Despite many analysts’ claims that the Federal Reserve won’t stick the landing with all the interest rate hikes, experts in the field believe that even if we’re in for a bumpy ride, the recession fears aren’t based in reality, at least for the time being.
If we follow this idea, it’s clear that the negative sentiment around stocks is nothing but a clear indicator that there’s never been a better time to invest in the usually volatile asset, only to come out on top mere months later.
With this in mind, AI financial advisors, or Robo-advisors as some may call them, have come up with a compilation of the most favorable stocks at this time, giving you the inside info you need to keep up with battle-hardened investors.
Could the economy be strong enough to fend off a recession?
Wherever you look online, you’ll see „experts” crying about the 1.4% Q1 GDP contraction, despite it being a massively misleading number, as it was caused by a drop in federal spending closely followed by a big increase in the trade deficit.
However, Ed Yardeni of Yardeni Research believes that the global market is strong, as global services and industry managers, save for China, have come in at around 55 for last month, and considering the fact that anything below 55 is considered an economic weakness, the outlook is still somewhat positive.
At the moment, JPMorgan economists believe the global economy is still managing to power through the near-term headwinds fairly well, expecting a global 2% GDP growth in Q2 of 2022.
The private sector is booming
At the same time, cash holdings of small and large businesses have surged through the pandemic, and most notably, this happened with junk bond issuers, which spike alongside the interest rates, spreading their damage to businesses and banks.
Jan Hatzius, an economist from Goldman Sachs, states that most high-yield bond issuers have already refinanced at a more favorable rate, putting refinancing risk and high-interest rate vulnerability at unprecedented lows.

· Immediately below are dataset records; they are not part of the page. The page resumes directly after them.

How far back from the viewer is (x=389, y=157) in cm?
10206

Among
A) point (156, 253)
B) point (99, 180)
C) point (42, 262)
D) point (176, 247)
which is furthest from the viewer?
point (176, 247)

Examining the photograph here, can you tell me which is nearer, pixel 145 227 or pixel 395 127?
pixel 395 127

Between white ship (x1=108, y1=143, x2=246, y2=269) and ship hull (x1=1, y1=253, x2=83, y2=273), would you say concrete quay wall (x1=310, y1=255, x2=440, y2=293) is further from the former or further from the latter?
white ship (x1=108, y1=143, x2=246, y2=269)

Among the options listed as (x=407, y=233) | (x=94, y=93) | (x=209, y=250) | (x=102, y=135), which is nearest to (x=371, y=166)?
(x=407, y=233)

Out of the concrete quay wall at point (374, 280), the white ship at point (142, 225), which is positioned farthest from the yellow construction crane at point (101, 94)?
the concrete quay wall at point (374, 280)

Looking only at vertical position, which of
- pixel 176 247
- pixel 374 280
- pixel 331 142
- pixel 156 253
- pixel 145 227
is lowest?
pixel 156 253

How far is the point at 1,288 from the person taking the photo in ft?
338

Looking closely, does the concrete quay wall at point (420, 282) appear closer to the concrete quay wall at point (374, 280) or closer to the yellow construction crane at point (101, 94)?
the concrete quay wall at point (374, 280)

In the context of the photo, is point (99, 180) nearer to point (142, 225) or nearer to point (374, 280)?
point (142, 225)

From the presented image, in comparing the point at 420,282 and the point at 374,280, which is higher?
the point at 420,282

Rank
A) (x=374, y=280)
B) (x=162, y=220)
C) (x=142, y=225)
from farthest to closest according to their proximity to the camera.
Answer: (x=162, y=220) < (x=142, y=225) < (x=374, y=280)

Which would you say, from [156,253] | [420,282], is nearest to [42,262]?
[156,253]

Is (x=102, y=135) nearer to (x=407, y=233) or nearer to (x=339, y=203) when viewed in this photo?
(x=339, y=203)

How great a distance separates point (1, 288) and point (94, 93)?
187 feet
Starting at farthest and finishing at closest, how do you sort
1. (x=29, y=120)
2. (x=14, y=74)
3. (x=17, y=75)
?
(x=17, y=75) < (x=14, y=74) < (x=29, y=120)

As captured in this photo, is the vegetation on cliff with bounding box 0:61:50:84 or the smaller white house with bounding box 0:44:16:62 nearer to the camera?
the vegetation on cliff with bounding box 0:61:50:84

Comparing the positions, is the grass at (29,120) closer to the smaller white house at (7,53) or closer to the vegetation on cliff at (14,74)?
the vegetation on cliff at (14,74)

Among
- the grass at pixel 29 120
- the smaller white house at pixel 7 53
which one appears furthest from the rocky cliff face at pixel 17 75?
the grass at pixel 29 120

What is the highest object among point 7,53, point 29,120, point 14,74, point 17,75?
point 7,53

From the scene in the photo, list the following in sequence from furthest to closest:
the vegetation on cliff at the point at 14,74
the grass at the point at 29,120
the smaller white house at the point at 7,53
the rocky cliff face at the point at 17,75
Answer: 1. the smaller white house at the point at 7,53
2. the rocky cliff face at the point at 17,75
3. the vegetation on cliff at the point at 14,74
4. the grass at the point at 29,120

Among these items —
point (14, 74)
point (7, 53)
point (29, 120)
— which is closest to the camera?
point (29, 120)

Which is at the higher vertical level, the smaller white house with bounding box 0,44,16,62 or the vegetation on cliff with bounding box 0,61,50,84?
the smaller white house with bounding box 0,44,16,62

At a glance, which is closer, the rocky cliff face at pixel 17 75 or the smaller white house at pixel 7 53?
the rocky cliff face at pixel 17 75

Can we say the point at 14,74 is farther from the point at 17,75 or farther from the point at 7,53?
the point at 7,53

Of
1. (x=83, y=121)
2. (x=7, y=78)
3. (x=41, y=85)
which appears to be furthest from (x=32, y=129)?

The JPMorgan economists agree with this viewpoint, as they claim that the conditions that could feed into the expansion are yet to be established, assuring that the private sector is demonstrating good performance in this quarter, with balance sheets chock-full of cash.
With all of this in mind, it’s best to focus on the collapsing stocks which, according to Robo-investors, are fated to bounce back in the near future, and the Toggle AI stock selection system looks for stocks that are stretched to the point where the odds are stacked at a move in one direction.
The system finds that homebuilding companies and related retail stores like Lennar, Pulte Group, Home Depot, and Lowe’s are all skewed to move higher in the upcoming period.
These are likely beaten down due to the fact that investors are afraid of a recession that could potentially crumble the housing market given the fact fewer people will qualify for mortgages.
However, the system is set to work with parameters that don’t include a recession in the near future, meaning that even if it’s a machine, it can be wrong, so make sure to take all of this info with a tiny grain of salt.